**Activity:**
Answer these questions from the earnings call excerpt.
(a) Which three end markets are called relatively big markets for the business?
(b) What bookings growth is expected in the business this year?
(c) How many new customers were onboarded onto the platform in the first quarter?

**Selected passage:**
===

Rob Painter: So Jonathan, this is Rob. Good morning. From, I’d say, if I look at the financials of the business, whether that’s the overall growth of the business, the gross margins, the ARR growth in the business, the bookings growth in the business, we see those as accretive to the to the business model of overall Trimble that doesn’t change. And then our view is – continues to be look at the mid-term and beyond, and it will be even more significantly accretive given the nature of the platform and the density that the business has of carriers and shippers. To the second question on what changed in the macro view. And I’d say, yes, absolutely, it’s disappointing from my perspective as well. When we break down the underlying factors, we looked and saw a couple of things, and maybe three things to mention.
The first is the overall level of transactions has gone down in Europe. And when we look at the end markets, markets like CPG, retail, chemicals or three relatively big markets for the business. The transaction volume slowed more than we expected. CPG, I look at that one is one that people are still going to eat. So, I don’t lose a conviction that this is a temporary phenomenon in the business. The second aspect, which really probably also relates to the third is the spot prices have come down and the business differentially monetizes when spot rates are higher. So, spot rates will come down if transaction volume comes down. The third piece, which connects actually though, back to spot prices, is that truck capacity went up in Europe and so if you follow new unit trucks hitting the market in Europe, that capacity increased at the same time as the transaction slowed further pressuring spot prices.
So, those would be the three factors. But now let me not end on that note, let me end on the note that we expect to see 30% bookings growth in the business this year. When we look at prior economic cycles in the business, this business has accelerated out of each of those cycles. It’s fundamentally a transaction-oriented business. There’s no loss of customers. In fact, when rates are strong as ever, 40 new customers were onboarded onto the platform in the first quarter before we owned it. So, the underlying fundamentals of the quality, I would say, of the business are there. And we believe it would be poised to as a bounce back when the markets improve.
Jonathan Ho: Got it. And just in terms of a quick follow-up. Can you give us a sense of what your dollar-based net retention looks like for your ARR? We’re just trying to understand sort of how much of that ARR is coming from new versus existing customers? Thank you.
David Barnes: Jonathan, you’re talking about for the company as a whole?
Jonathan Ho: Company as a whole?

===

**Collected material:**
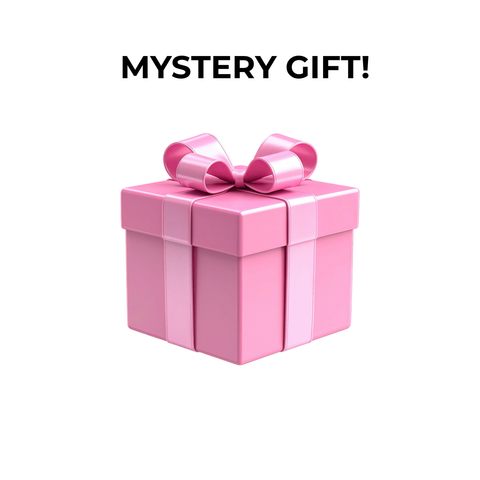 image_BF694FCD-6EC7-4312-A034-C0E6C73D3AC4_1771905793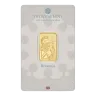 The Royal Mint 10 Gram Gold Britannia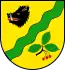 Blason de Kabelhorst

===

**Result of the task:**
(a) CPG, retail and chemicals
(b) 30%
(c) 40